I would’ve been a terrible mother in my 20s. Would I have stepped up to the challenge if I had to? Yes, I’m sure, because that’s me and that’s what women do, but I might not have been totally and completely happy about it. I might have felt that I was missing out. I might have regretted what could have been. I might have resented that someone was getting in my way of being the me I thought I was back then, no matter how much I loved that gorgeous little someone.
Now, don’t get me wrong: If someone’s ready at 23, great! All the more power to her. But I wasn’t. I was still figuring out who I was and what I wanted out of life and in a relationship. I was a different person then. One who was on the road to becoming the type of mom—and person—I really did want to be.
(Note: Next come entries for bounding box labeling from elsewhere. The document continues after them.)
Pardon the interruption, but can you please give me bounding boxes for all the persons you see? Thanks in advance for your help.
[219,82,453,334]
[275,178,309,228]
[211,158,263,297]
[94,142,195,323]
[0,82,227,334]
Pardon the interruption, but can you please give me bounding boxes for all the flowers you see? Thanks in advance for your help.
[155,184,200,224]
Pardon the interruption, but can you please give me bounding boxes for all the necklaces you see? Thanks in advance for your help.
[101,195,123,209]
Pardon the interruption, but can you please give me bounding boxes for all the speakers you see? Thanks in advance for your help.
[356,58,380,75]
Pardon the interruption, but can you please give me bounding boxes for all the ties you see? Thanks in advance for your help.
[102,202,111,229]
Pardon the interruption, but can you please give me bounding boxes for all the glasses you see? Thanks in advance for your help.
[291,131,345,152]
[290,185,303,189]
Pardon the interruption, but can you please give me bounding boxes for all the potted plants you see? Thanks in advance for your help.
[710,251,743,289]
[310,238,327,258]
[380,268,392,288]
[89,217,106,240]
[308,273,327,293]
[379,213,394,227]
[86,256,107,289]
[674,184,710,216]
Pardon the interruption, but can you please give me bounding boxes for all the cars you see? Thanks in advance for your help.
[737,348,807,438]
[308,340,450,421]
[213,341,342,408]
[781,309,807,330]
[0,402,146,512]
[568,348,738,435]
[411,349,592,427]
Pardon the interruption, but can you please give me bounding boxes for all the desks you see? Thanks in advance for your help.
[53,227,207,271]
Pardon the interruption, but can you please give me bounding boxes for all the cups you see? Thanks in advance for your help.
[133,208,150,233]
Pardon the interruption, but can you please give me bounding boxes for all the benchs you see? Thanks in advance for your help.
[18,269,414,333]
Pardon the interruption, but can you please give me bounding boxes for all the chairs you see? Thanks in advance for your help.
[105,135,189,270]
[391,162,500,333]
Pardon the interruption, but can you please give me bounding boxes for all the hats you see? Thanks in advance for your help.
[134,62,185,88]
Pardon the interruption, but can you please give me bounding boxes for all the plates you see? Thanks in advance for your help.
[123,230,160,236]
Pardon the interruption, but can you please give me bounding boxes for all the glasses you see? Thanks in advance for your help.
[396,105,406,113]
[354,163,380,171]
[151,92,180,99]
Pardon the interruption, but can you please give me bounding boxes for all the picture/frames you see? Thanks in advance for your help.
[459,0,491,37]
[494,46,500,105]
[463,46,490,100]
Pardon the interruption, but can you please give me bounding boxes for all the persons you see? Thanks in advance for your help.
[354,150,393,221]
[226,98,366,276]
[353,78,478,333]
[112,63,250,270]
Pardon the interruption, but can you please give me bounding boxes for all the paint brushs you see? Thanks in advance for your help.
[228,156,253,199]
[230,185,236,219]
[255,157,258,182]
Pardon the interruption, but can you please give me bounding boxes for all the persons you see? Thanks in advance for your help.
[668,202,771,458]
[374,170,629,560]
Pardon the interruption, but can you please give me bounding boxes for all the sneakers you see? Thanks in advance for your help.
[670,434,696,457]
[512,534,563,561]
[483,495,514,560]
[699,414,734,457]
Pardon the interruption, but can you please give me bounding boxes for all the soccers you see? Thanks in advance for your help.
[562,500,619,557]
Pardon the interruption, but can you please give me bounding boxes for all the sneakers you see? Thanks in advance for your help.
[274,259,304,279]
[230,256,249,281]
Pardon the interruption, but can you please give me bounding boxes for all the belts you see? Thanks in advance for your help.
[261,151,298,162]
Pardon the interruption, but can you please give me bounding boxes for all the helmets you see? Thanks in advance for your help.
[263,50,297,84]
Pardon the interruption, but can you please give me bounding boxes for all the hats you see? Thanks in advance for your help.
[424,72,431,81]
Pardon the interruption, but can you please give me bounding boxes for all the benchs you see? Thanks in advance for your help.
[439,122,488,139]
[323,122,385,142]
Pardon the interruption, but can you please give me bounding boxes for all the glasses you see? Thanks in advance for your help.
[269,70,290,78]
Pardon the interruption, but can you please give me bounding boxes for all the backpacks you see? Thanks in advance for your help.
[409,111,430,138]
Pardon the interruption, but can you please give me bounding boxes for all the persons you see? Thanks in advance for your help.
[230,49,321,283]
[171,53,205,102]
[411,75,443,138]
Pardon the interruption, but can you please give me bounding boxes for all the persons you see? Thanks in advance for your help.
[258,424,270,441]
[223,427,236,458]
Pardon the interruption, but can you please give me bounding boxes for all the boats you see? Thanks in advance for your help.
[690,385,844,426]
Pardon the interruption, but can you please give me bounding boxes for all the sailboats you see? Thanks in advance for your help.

But that was me and my choice, and I certainly don’t expect everyone to follow that path.
Look, there’s a lot to consider when you’re thinking of having a kid. But it’s up to you, and it’s not up for debate or popular vote. Not by your in-laws, not by some blue-haired old lady down the street, and certainly not by some male “expert” who isn’t going to sit up all night with your feverish five-month-old so you can get some sleep before your big meeting tomorrow.
So yes, I may have been selfish once upon a time…but I am damn happy today.